**Given instruction A**
In the article about the Saudi beheading, why does the ministry's statement say the government is keen on combating narcotics? Answer in one to three sentences.
**Given instruction B**
Rewrite the lines of the listing from the one containing "The scene captured" through the end of the listing, inclusive, swapping "hardwood floor" for "wooden floor" and leaving everything else unchanged. Return only those lines.

**Page text**
Begin

Smuggler containing heroin in his intestines beheaded in Saudi Arabia

JADDAH: Niaz Mohammad Ghulam Mohammad, who was caught by Saudi Customs in crime of smuggling the heroin through his intestines, has been beheaded by Saudi Arabia. He, being the 67th person beheaded for drug trafficking this year.

Niaz Mohammad Ghulam Mohammad appears to have swallowed the drugs. Rights groups are concerned about surge in executions in past months.

Niaz Mohammad Ghulam Mohammad was executed in Kharj Governorate in the Riyadh Region because he tried to smuggle ‘a large quantity of heroin inside his intestines into the Kingdom of Saudi Arabia’, the Ministry of Interior stated. His death brings the number of foreigners and Saudis executed by the Kingdom for crimes this year to 67, despite concerns expressed by the international community.

This is compared to 69 for the whole of last year, according to Human Rights Watch. The fact that the heroin was found within the man’s intestines suggests he would have ingested the drugs by swallowing a package – a common means for mules to transport illegal drugs.

The Saudi Press Agency reported that a statement from the Ministry said a royal order was issued to execute the death sentence.

It added that ‘the Government of the Custodian of the Two Holy Mosques King Abdullah bin Abdulaziz Al Saud is keen on combating narcotics due to their great harm to individuals and the society’.

The statement concluded by saying the Ministry is ‘warning anyone who tries to commit such actions that he will be punished according to Sharia’.

Under the Saudi Sharia legal system it can actually be harder to avert execution for crimes without a specific victim, like drug smuggling, than for murder.

Of the 59 people executed by mid-October, 22 had been convicted for smuggling drugs, according to figures compiled by Human Rights Watch from Saudi media reports.

One Saudi man, Mohammed Bakr al-Alaawi, was put to death for sorcery so far this year, the third such case since 2011. Although such cases are even rarer, judges can also demand execution for adulterers or Muslims who abandon their faith.

End

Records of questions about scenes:
Begin

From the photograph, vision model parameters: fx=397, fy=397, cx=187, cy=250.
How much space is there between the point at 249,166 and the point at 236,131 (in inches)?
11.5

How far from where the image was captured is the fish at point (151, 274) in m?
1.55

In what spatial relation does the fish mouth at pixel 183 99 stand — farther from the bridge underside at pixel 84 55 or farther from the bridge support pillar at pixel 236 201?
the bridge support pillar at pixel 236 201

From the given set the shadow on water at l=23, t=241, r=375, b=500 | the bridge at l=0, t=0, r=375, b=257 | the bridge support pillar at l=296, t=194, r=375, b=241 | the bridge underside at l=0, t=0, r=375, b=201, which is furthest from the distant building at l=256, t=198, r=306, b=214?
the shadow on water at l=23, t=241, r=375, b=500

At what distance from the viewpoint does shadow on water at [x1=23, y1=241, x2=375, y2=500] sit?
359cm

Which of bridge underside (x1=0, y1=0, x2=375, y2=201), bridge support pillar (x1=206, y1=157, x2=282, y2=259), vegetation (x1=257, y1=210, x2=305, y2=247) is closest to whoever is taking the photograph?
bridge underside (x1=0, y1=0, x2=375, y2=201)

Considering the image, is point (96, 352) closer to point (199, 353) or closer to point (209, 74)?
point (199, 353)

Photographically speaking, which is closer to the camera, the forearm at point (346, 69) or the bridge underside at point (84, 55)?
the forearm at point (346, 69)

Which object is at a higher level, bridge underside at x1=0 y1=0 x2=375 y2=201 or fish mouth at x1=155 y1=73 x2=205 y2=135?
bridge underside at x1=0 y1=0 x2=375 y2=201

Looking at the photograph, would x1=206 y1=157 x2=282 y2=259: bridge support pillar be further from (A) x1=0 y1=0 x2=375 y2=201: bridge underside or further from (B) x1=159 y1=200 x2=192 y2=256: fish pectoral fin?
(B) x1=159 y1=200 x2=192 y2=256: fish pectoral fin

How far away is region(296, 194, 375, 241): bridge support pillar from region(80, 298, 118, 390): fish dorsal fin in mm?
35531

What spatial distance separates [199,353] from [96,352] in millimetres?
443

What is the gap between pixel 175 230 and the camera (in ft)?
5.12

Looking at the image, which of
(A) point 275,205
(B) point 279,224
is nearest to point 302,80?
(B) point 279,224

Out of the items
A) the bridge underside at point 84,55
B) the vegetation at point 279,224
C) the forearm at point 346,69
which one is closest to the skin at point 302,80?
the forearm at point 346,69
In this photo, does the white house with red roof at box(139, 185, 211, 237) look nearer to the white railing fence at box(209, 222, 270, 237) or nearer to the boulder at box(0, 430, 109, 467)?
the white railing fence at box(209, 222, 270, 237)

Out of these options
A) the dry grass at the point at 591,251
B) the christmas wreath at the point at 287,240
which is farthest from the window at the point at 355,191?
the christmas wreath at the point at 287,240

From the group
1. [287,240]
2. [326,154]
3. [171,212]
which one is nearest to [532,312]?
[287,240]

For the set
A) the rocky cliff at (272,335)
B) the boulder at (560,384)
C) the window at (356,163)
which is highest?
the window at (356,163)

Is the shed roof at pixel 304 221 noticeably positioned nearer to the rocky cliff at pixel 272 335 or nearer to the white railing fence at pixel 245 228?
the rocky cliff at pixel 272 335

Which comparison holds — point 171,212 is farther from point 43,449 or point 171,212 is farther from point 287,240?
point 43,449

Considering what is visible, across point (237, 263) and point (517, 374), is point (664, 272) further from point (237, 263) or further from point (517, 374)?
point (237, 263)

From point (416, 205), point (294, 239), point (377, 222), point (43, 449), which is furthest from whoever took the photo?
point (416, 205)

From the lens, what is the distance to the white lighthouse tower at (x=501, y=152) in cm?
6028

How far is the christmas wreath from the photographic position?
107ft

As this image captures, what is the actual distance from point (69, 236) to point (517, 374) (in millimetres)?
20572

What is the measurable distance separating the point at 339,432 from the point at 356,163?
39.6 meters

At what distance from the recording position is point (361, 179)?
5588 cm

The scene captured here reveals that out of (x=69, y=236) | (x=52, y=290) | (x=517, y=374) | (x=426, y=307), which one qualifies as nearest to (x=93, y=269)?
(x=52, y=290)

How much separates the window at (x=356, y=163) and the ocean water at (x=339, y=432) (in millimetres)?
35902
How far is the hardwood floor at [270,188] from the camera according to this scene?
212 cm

End

**Written reply A**
The statement says the government is keen on combating narcotics because of the great harm they do to individuals and to society.

**Written reply B**
The scene captured here reveals that out of (x=69, y=236) | (x=52, y=290) | (x=517, y=374) | (x=426, y=307), which one qualifies as nearest to (x=93, y=269)?
(x=52, y=290)

How much separates the window at (x=356, y=163) and the ocean water at (x=339, y=432) (in millimetres)?
35902
How far is the wooden floor at [270,188] from the camera according to this scene?
212 cm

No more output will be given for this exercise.